#### Consigne
D'après le texte sur la cuisine mexicaine, quels sont les trois aliments principaux sur lesquels elle repose ?

#### Texte retenu
Foodtrip mexicain
À la recherche de la tortilla
Avant de partir pour Mexico, j’avais entendu un peu de tout sur la cuisine mexicaine. Entre ceux qui me vantaient les tacos al pastor et les ceviches de poisson, et les autres qui regrettaient le manque de variété ou les agressions répétées du piment, je ne savais pas trop à quoi m’attendre ! D’autant plus que ma culture de la gastronomie mexicaine s’arrêtait à quelques restaurants de l’Hexagone et à des kits industriels qui n’ont de mexicain que l’emballage… Alors il me tardait vraiment de goûter à tout, en tout cas à tout ce qu’on peut goûter en trois semaines, et surtout à ce qui a encore du goût après avoir testé la sauce piment rouge… Pourtant j’avais bien compris “muuyyy picante” !

La gastronomie mexicaine a été classée au patrimoine immatériel de l’humanité en 2010. Selon l’Unesco, elle représente un modèle culturel complet qui rassemble des techniques culinaires, des pratiques agricoles et des coutumes communautaires ancestrales. On est donc bien loin de l’unique taco servi à toutes les sauces…
Cette cuisine est basée sur trois aliments principaux qui entrent dans la composition de la grande majorité des plats : le maïs, les haricots et le piment. Viennent s’ajouter les viandes et poissons bien sûr, et des aliments autochtones parmi lesquels des variétés de tomates, de courges, d’avocats, de pommes de terre… ainsi que la vanille et le cacao. Ce patrimoine culinaire s’est enrichi au fil des siècles en se nourrissant de nombreuses influences, notamment espagnoles, suite aux périodes de conquête.

#### Données fournies
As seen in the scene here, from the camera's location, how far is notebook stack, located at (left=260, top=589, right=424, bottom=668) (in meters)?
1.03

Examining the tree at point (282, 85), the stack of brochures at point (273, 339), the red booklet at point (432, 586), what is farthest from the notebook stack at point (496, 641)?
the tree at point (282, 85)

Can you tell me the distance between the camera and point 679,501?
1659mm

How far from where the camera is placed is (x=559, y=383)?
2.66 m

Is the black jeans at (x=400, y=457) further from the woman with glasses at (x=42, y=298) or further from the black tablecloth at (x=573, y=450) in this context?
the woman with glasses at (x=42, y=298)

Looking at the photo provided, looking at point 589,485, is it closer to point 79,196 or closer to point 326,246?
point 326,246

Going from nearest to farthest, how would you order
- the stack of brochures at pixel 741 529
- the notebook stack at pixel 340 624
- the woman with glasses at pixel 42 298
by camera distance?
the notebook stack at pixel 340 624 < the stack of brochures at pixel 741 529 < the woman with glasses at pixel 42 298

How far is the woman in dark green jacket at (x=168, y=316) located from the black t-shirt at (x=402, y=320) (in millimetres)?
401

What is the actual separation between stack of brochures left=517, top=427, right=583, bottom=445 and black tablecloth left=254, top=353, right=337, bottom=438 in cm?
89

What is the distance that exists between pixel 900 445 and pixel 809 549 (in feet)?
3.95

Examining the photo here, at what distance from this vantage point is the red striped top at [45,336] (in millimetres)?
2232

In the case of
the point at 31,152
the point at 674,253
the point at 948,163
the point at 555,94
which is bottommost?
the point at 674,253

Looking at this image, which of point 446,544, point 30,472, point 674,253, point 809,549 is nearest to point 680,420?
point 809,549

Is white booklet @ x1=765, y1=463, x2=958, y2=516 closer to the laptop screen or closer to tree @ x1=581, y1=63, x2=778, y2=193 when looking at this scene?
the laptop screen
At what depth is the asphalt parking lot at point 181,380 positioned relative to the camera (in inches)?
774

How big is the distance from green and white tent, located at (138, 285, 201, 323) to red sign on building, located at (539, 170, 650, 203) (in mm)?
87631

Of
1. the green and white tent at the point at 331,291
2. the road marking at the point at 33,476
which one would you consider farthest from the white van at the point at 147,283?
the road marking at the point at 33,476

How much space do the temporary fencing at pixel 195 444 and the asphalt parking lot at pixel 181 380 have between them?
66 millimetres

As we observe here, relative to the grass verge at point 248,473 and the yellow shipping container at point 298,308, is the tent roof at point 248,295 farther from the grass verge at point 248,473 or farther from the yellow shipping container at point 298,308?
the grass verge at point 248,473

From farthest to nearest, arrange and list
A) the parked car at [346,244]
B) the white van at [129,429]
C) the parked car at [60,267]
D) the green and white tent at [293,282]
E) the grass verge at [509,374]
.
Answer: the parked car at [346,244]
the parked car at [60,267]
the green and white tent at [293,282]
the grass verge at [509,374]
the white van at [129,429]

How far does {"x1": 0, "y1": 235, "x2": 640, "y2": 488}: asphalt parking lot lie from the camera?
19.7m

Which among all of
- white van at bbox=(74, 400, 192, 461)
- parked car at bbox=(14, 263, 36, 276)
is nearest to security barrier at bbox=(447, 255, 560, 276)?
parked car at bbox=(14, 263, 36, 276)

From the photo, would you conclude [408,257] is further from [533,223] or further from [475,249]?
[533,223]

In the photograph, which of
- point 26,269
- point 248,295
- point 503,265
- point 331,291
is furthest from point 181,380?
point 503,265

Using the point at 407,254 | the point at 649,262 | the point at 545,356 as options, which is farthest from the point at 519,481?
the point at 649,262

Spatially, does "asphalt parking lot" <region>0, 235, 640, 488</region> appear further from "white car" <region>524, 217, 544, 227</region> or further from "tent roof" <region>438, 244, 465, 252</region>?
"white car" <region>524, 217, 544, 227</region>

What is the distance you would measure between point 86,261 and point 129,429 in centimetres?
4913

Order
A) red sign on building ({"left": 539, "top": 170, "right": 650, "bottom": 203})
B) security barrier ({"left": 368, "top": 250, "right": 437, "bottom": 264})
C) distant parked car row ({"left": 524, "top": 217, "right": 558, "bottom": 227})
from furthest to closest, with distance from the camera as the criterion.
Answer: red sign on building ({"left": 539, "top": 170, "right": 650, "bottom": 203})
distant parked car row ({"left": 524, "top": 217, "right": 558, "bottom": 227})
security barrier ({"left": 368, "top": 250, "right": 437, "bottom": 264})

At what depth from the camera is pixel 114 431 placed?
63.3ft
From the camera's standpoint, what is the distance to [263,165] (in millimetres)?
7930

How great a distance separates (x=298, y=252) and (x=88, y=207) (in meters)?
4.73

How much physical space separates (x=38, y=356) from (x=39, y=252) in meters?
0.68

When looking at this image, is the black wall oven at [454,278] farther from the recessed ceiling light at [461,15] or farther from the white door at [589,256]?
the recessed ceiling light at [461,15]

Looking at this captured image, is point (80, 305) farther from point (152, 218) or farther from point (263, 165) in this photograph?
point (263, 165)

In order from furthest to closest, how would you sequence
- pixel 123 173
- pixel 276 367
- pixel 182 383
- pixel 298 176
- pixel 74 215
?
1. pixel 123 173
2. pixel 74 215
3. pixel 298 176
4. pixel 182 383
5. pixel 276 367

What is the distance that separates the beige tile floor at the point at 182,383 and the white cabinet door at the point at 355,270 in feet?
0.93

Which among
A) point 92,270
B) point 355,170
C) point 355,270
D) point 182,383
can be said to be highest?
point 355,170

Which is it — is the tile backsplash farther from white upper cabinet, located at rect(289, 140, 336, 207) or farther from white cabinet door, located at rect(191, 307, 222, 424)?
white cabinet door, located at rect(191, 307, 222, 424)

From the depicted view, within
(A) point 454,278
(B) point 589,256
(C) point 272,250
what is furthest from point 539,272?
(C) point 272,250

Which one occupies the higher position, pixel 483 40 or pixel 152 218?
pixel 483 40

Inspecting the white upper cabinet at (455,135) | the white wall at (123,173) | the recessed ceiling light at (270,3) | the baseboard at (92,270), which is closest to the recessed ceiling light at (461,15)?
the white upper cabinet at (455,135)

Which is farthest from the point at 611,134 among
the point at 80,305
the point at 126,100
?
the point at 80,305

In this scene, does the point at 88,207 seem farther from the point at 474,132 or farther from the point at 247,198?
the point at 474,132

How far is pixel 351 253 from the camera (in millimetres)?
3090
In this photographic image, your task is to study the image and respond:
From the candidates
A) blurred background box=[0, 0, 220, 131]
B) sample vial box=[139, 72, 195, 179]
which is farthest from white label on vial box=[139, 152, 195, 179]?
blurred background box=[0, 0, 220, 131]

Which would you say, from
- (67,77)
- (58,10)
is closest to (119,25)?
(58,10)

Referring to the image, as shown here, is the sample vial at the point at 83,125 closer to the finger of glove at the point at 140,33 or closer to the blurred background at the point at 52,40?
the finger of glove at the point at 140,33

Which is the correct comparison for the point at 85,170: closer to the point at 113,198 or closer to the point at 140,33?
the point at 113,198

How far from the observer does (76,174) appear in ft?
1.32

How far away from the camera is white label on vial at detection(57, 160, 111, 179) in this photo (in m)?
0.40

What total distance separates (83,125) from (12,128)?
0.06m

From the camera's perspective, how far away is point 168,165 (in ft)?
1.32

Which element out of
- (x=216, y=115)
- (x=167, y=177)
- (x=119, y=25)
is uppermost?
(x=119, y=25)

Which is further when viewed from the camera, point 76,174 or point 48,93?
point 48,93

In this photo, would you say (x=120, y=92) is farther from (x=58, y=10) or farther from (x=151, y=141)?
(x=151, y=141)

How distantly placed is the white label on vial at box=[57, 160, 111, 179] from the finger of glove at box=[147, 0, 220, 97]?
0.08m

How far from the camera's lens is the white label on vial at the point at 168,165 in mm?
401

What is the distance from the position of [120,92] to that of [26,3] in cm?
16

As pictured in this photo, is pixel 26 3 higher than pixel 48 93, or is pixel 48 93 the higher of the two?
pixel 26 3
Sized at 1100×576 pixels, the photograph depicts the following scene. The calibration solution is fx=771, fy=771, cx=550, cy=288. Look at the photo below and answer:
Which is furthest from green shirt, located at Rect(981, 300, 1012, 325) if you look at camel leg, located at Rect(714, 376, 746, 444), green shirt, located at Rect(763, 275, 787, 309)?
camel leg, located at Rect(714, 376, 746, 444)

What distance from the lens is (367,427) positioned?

#### Réponse
Le maïs, les haricots et le piment.